• [EXERCISE INSTRUCTIONS]:
All pictures must be dropped, while the entries are given again word for word.

Saved data entries:

┌──

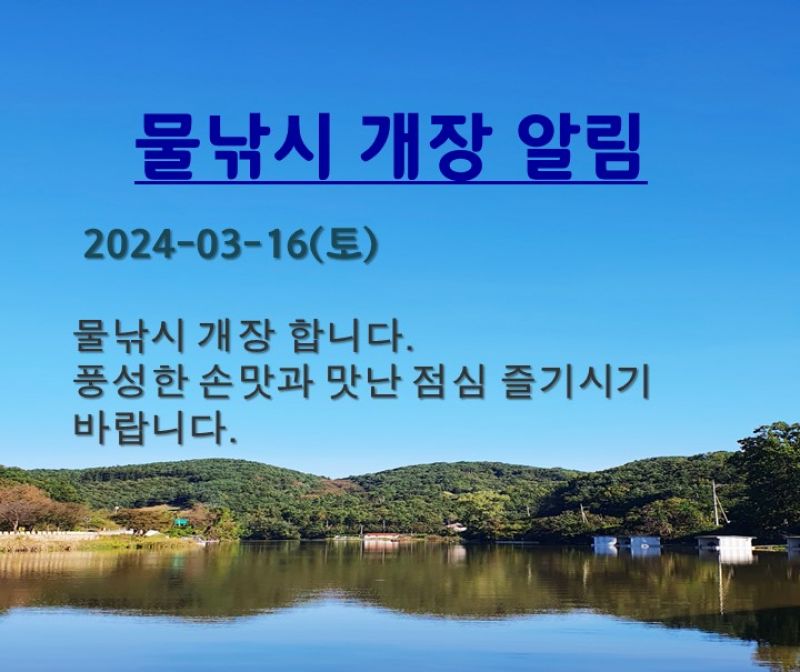 물낚시 개장 알림

2024-03-16(토)

물낚시 개장 합니다.
풍성한 손맛과 맛난 점심 즐기시기 바랍니다.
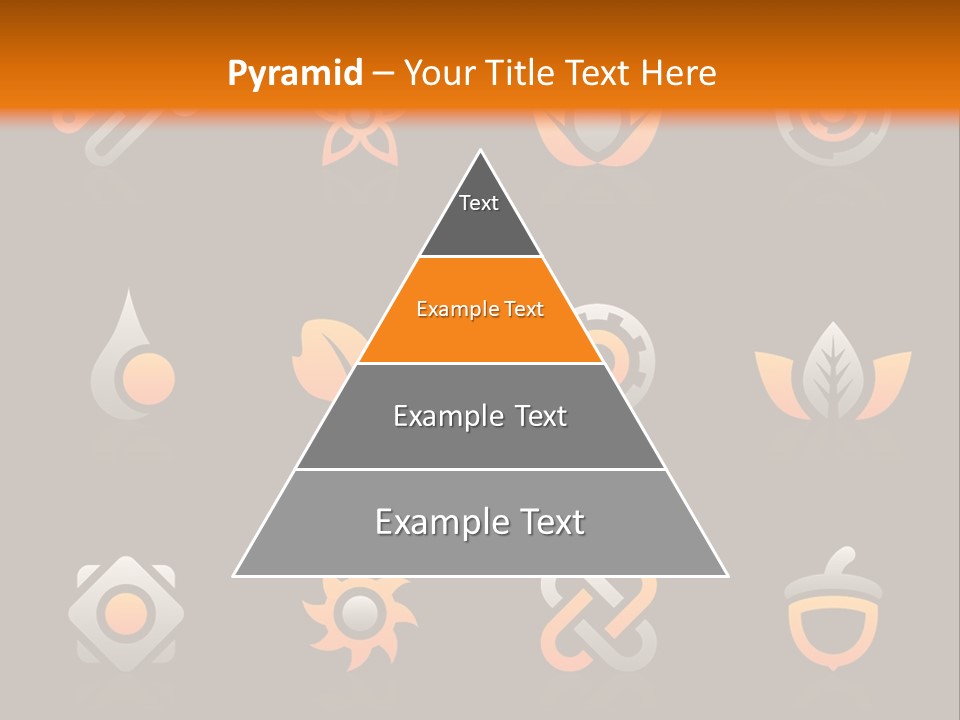 Pyramid – Your Title Text Here

Text

Example Text

Example Text

Example Text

└──

• [YOUR SOLUTION]:
 물낚시 개장 알림

2024-03-16(토)

물낚시 개장 합니다.
풍성한 손맛과 맛난 점심 즐기시기 바랍니다.
 Pyramid – Your Title Text Here

Text

Example Text

Example Text

Example Text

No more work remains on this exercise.